井原西鶴は和歌山中津村の紀州井原家に誕生しました。商人の家に誕生したとの記録が残っていますが、両親の名前も不明で、商売の種類も不明、いつ頃亡くなったのかも不明なのですが、おそらく両親は早くに亡くなったのではないかと推測されています。

西鶴が誕生した当時は俳諧に置いて貞門派と呼ばれる、松永貞徳を御大とする一派が全盛期を迎えている頃でした。そして、西鶴が6歳の時に宗因流で一世を風靡する西山宗因が大阪天満天神の連歌所の宗匠として迎えられるのです。

松永貞徳が亡くなり、宗因派が隆盛を極める

西鶴の幼少期は松永貞徳が俳諧の流行だった

西鶴は7歳の時に読み書き算盤を習い始めました。その頃には宗因の影響によって、連歌が大阪や堺で流行するようになって行きます。そのさなか、1653年には貞門派のトップ松永貞徳が亡くなったため、宗因はこれを機に俳諧に参戦するようになりました。

西鶴は15歳になると、北革屋町の足袋屋に見習い奉公をしましたが、その利益となる金銀を奪って問題を起こし、実家へ帰ることになります。時を同じくして、宗因が天満天神近くに向栄庵を建立し、そこでの俳諧が大盛況を博すようになるのでした。

1661年 – 20歳「西鶴の俳諧が初めて記録される、この時の俳号は鶴永」

鶴永の俳号で発句

鶴永と名乗っていた頃の作品

西鶴のもっとも初期の頃の作品とみられる俳諧が1661年の記録から見つかっています。どちらも夏頃に詠まれたもので、「心ここになきか鳴かぬかほととぎす」と「彦星やげにも今夜は七ひかり」という作品でした。後者の作品は亡くなった両親を想って作られたものと考えられています。西鶴はこの頃、俳号を「鶴永」と名乗っていました。

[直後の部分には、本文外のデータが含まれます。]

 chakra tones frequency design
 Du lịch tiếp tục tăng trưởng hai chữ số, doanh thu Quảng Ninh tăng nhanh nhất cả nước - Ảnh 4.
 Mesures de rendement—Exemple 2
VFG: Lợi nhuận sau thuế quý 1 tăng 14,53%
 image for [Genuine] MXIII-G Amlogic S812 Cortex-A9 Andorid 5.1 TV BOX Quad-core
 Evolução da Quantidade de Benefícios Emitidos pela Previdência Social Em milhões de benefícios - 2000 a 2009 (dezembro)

1662年には正月に「飾縄や内外二重御代の松」という歌を詠み、同じ頃には仲間を集めて俳諧の点数争いを行うようになりました。西鶴は、自らの俳諧師としての才能をアピールする目的で、積極的に点者(点数をつける人)を称するようになるのです。

5年後、歌集に上記の3句が選ばれる

西村長愛子 遠近集の1ページ

1666年、西村長愛子という人物が選んだ歌集「遠近集」の中に、西鶴(鶴永)が詠んだ「心ここに」、「彦星や」、「飾縄や」の3つが選出されたのです。これが西鶴の俳諧が初めて世に出た瞬間でした。

そして、同年に妻を迎えることになりましたが、その名前などは明らかにされていません。お互いに幼い頃からの知り合いで、西鶴よりも9歳年下の16歳の女性との記録が残っています。

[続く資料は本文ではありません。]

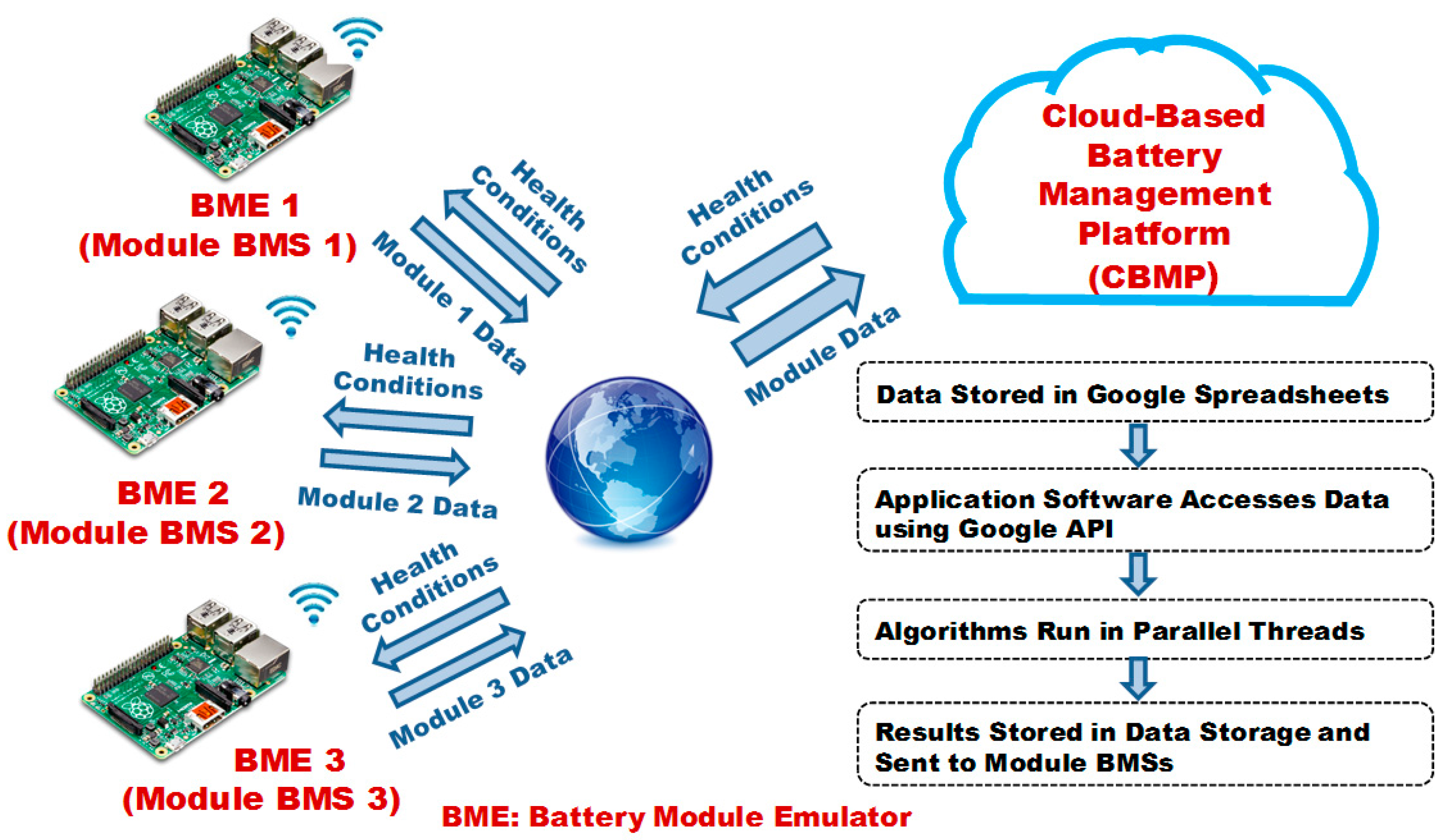 Energies Free Full Text Cloud Based Battery Condition Monitoring Management System Bms Basic Structure Of A Electric Vehicle Ev 11 00125 G007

1670年 – 29歳「再度、西村長愛子の歌集が出版されるも、西鶴は選ばれず」

伏見西願寺の任口を訪ね、軽妙な俳諧を披露

三十石船 西鶴は船中で百韻の俳諧を詠んだ

1667年にも俳諧が記録されており、伏見西願寺(西岸寺)の任口(にんく)という人物を訪ねた際に、任口が詠んだ歌に対して、西鶴が応じ、「軽口にまかせてなけよほととぎす」と詠みました。この頃には既成の概念にとらわれず、新しく軽妙な俳諧を詠むことを意識するような心情が読み取れます。

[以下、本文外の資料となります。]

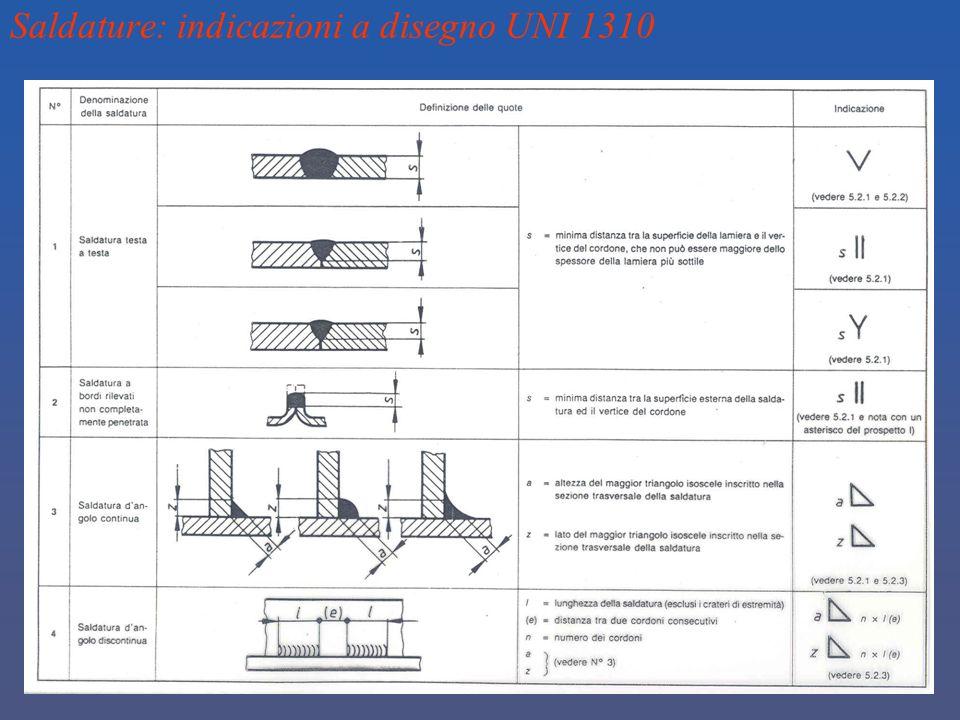 Saldature: indicazioni a disegno UNI 1310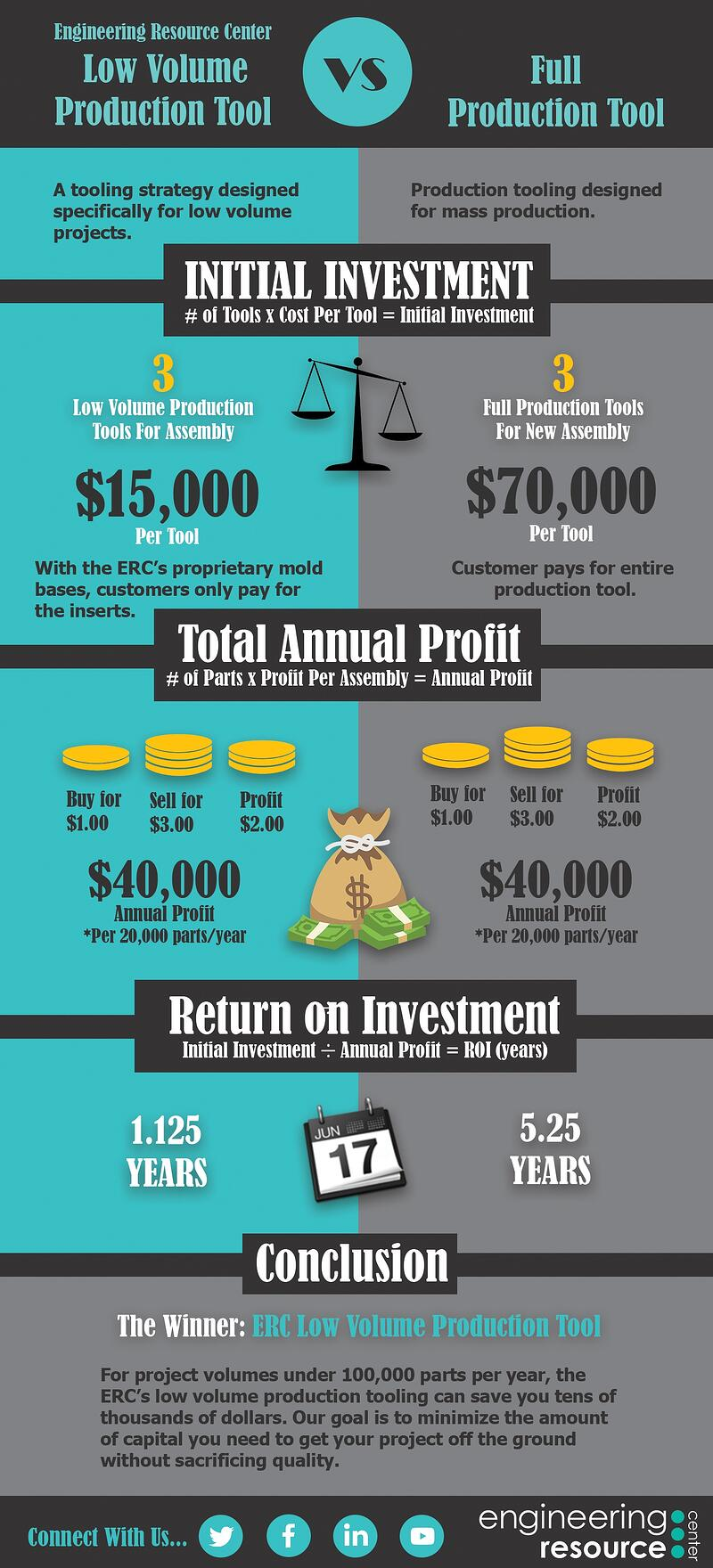 Low Volume Production Infographic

そして、伏見から大阪八軒家に至るまでの三十石船中で百韻の俳諧を詠んだとされるエピソードが残されています。

西村長愛子選「湊舟十万句」の中に西鶴の句が入らず、失望

西鶴の自筆の俳諧

1670年2月には「長持へ春ぞくれ行く更衣」という歌を詠んでいますが、同年に出版された西村長愛子の選句集「湊舟十万句」のなかに西鶴の作品が一つも入らなかったため、落ち込みました。

翌年1671年に刊行された山口清勝選「蛙井集」にも西鶴は選ばれなかったため、徐々に焦りを感じるようになっていきます。しかし、同年に刊行された高滝以仙選「落花集」には「長持へ」の歌が選ばれることになったため、西鶴はようやく一安心することが出来たのです。

1671年 – 30歳「西山宗因に弟子入り」

「独吟百韻」を持参し、西山宗因に弟子入りをせがむ

俳諧で勢いを増していった西山宗因に弟子入り

1671年10月に旅に出ていた西山宗因が大阪へ帰ってきました。その情報が巷に広がると、俳人たちはこぞって弟子入りを懇願しに行きます。西鶴は三十石船中で詠んだ「独吟百韻」をひっさげて宗因を訪ねたところ、「正風と覚えるぞ」と宗因から褒め言葉を頂戴し、弟子入りが叶うことになるのでした。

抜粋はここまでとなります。